No general counsel wants to be surprised by some event, not if a lawyer in the department had some inkling it happened or might happen. Drop-ins, phone calls, hallway chats, emails, and scheduled one-on-ones are all means by which the top lawyer keeps in the know about what’s going on.
Two other methods showed up in a presentation by Bart Colli, the general counsel of Aramark, in a PLI handbook regarding internal investigations (at 861). Colli’s single bullet point reads: “What the General Counsel Needs to Know memo to be operative at all times/Written staff reports monthly.”
I presume Colli has made it clear that if he ought to know something, put it in a brief memo to him. Different lawyers will have different thresholds for how often they send off such an update, but it certainly sets the tone: keep me posted! The second method, monthly staff reports, happens at more legal departments of much size.
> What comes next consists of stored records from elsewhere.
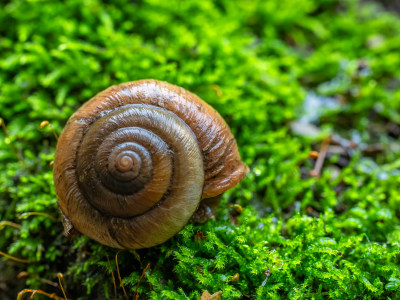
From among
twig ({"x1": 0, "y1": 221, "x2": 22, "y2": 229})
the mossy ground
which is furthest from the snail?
twig ({"x1": 0, "y1": 221, "x2": 22, "y2": 229})

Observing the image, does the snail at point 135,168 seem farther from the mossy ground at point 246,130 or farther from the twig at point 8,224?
the twig at point 8,224

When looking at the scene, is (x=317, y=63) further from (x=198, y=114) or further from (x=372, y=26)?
(x=198, y=114)

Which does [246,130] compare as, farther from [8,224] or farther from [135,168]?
[8,224]

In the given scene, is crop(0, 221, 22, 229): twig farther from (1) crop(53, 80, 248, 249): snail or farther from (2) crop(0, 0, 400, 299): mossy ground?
(1) crop(53, 80, 248, 249): snail

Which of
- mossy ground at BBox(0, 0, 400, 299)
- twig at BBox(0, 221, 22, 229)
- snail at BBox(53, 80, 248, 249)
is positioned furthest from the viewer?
twig at BBox(0, 221, 22, 229)

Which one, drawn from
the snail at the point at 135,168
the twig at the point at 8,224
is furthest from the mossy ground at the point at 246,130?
the snail at the point at 135,168
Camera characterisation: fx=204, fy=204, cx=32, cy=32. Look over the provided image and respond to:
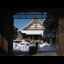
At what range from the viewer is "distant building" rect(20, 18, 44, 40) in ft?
192

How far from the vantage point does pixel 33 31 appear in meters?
60.9

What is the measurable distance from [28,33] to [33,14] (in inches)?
1534

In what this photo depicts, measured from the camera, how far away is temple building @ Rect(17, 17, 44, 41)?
5833 centimetres

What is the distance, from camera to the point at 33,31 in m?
60.9

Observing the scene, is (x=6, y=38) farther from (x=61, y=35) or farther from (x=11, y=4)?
(x=11, y=4)

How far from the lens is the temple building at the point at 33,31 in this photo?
58.3m

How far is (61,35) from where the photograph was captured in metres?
17.8

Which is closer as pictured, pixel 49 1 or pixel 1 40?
pixel 49 1

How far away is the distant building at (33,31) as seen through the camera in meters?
58.4
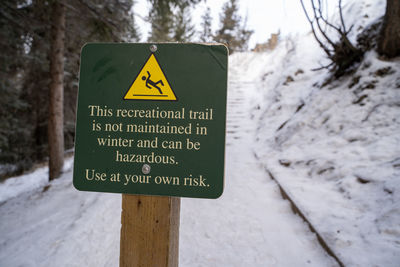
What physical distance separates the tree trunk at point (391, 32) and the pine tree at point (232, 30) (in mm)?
29922

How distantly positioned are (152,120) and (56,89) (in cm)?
642

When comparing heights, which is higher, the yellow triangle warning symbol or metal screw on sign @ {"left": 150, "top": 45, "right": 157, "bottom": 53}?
metal screw on sign @ {"left": 150, "top": 45, "right": 157, "bottom": 53}

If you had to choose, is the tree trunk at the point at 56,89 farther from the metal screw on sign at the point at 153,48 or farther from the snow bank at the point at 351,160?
the metal screw on sign at the point at 153,48

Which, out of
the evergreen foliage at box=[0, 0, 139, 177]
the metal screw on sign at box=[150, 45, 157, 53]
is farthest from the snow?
the evergreen foliage at box=[0, 0, 139, 177]

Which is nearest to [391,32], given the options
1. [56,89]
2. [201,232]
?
[201,232]

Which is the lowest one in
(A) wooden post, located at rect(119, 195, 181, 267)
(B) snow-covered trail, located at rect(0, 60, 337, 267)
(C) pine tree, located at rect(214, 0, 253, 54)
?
(B) snow-covered trail, located at rect(0, 60, 337, 267)

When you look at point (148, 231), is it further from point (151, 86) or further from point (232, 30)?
point (232, 30)

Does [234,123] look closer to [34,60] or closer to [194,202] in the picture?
[194,202]

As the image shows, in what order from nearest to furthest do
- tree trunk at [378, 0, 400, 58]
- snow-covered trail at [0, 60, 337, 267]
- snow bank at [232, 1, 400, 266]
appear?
snow bank at [232, 1, 400, 266]
snow-covered trail at [0, 60, 337, 267]
tree trunk at [378, 0, 400, 58]

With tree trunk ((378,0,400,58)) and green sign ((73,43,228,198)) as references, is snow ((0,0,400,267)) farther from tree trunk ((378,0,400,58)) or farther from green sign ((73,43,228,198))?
green sign ((73,43,228,198))

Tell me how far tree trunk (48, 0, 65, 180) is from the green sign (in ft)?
20.1

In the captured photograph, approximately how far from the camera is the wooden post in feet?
3.90

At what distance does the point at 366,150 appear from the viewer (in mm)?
3191

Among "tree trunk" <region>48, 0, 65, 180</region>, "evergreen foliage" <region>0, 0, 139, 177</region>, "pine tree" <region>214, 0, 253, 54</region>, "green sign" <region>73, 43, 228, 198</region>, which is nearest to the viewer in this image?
"green sign" <region>73, 43, 228, 198</region>
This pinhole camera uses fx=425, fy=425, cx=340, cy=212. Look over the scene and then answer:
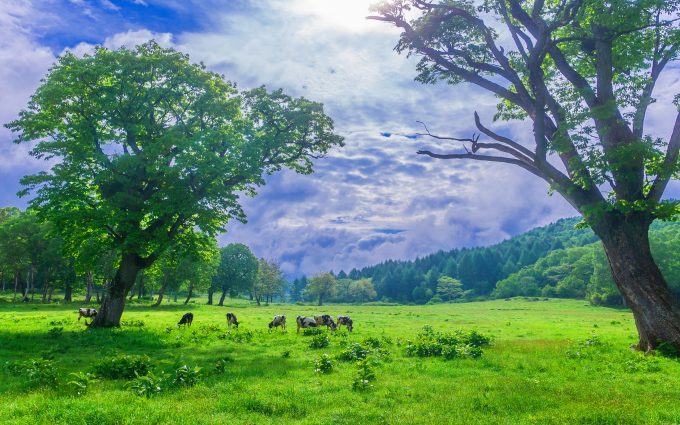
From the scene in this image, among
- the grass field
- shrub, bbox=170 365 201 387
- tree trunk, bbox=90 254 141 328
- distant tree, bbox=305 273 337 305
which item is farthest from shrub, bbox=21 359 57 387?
distant tree, bbox=305 273 337 305

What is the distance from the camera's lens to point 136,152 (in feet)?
101

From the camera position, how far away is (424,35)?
22578 mm

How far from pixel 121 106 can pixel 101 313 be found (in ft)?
48.0

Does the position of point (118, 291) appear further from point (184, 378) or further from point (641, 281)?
point (641, 281)

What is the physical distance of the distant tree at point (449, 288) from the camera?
548ft

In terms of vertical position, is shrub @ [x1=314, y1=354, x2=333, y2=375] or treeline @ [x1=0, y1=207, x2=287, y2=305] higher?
treeline @ [x1=0, y1=207, x2=287, y2=305]

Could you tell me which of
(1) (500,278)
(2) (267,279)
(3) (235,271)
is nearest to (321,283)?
(2) (267,279)

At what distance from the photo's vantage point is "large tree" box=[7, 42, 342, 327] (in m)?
28.2

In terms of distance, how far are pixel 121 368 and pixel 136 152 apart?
825 inches

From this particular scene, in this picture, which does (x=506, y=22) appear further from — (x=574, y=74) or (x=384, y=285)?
(x=384, y=285)

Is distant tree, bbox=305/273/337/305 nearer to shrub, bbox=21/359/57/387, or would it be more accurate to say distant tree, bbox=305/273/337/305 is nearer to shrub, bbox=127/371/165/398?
shrub, bbox=21/359/57/387

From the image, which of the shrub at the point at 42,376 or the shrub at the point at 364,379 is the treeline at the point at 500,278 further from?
the shrub at the point at 42,376

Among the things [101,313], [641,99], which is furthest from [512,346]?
[101,313]

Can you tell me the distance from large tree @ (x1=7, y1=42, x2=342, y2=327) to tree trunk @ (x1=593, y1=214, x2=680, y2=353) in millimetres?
21985
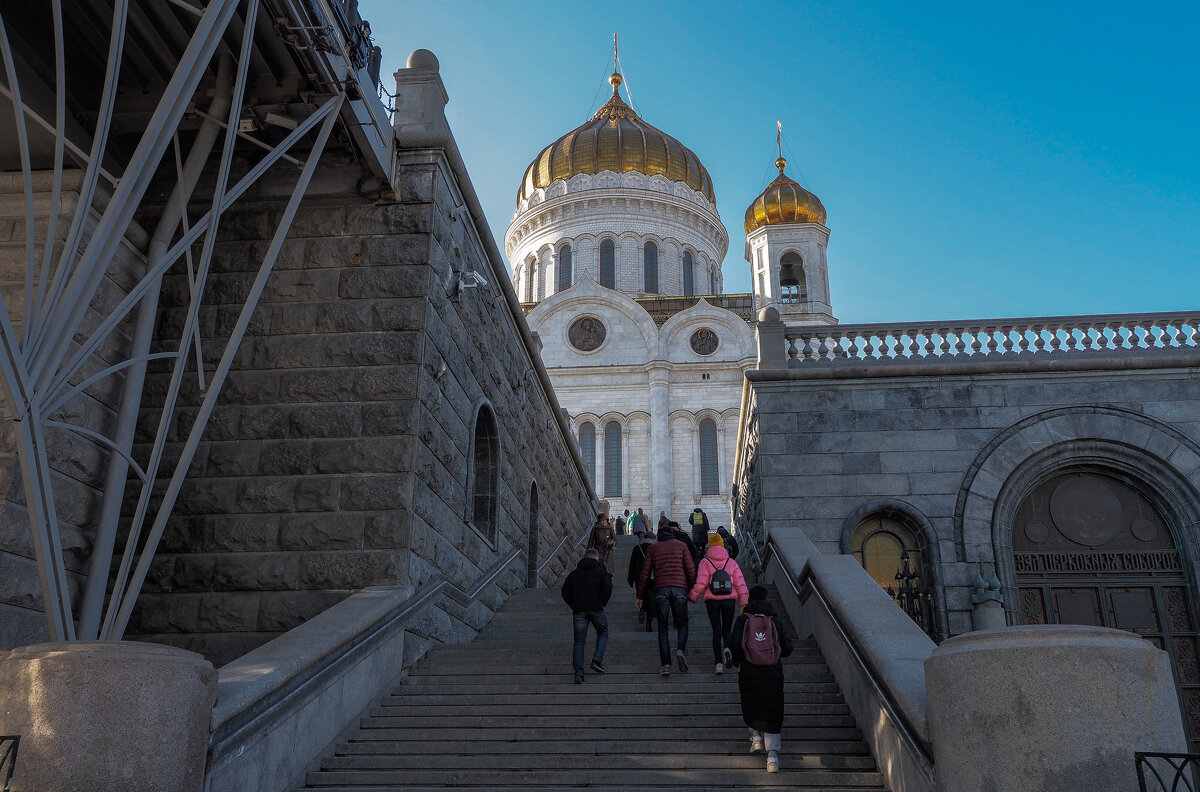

I have concerns that they become sclerotic, rote, and degenerate into self-promotion, but a general counsel can enforce standards (See my post of Aug. 1, 2006: burdens and benefits of staff reports; June 25, 2007: status reports to clients as an aid to setting priorities; Sept. 1, 2008: online wiki-like status reports; Jan. 13, 2008: report legal issues handled, not time; Nov. 23, 2008: status reports don’t clearly show how hard lawyers work.).